Input data:
========================================================================

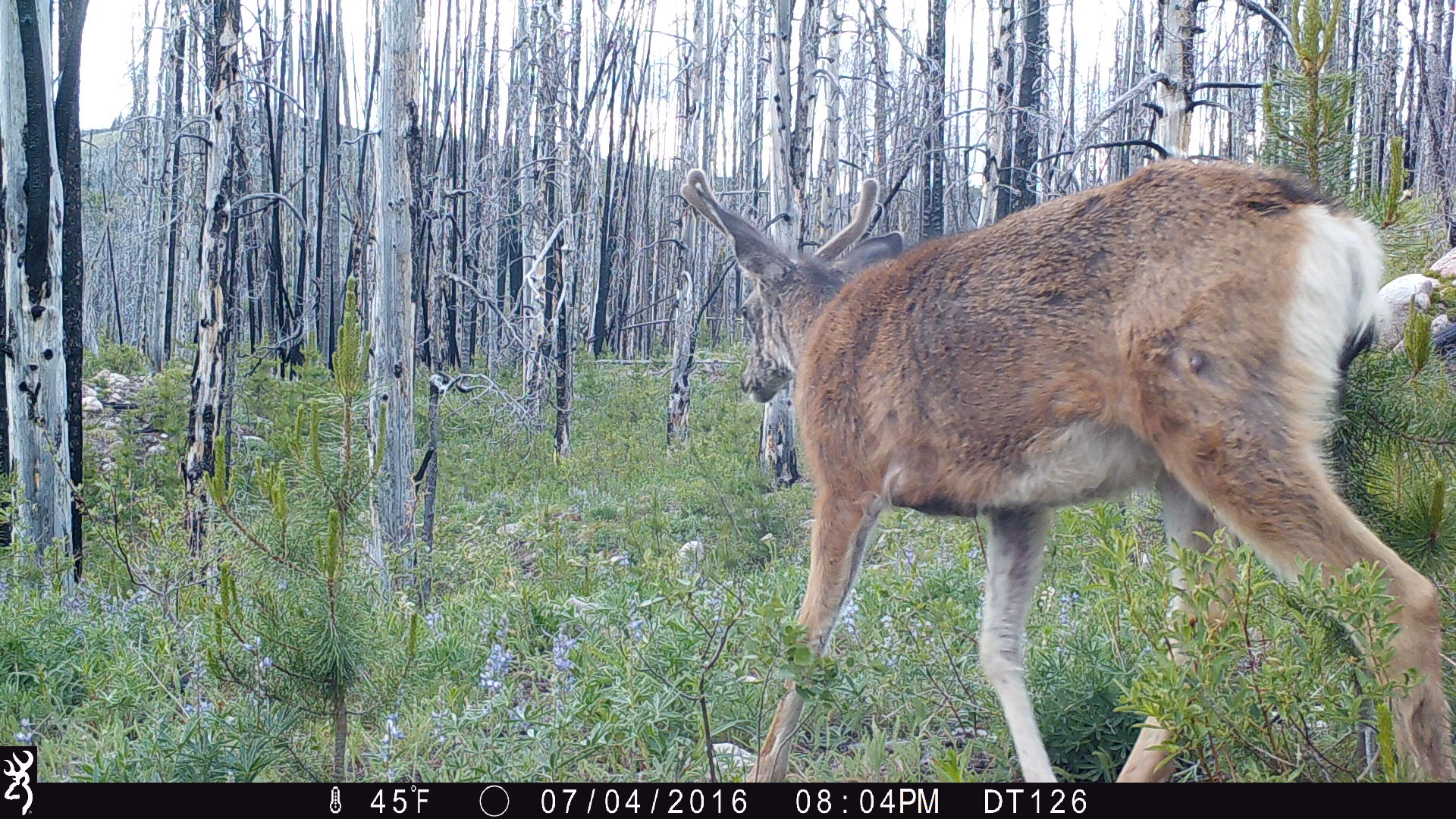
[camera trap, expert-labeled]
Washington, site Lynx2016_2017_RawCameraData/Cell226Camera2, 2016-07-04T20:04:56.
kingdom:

========================================================================

Action item: Please return each line of the listing exactly as written, excluding the images.

Problem solution:
[camera trap, expert-labeled]
Washington, site Lynx2016_2017_RawCameraData/Cell226Camera2, 2016-07-04T20:04:56.
kingdom:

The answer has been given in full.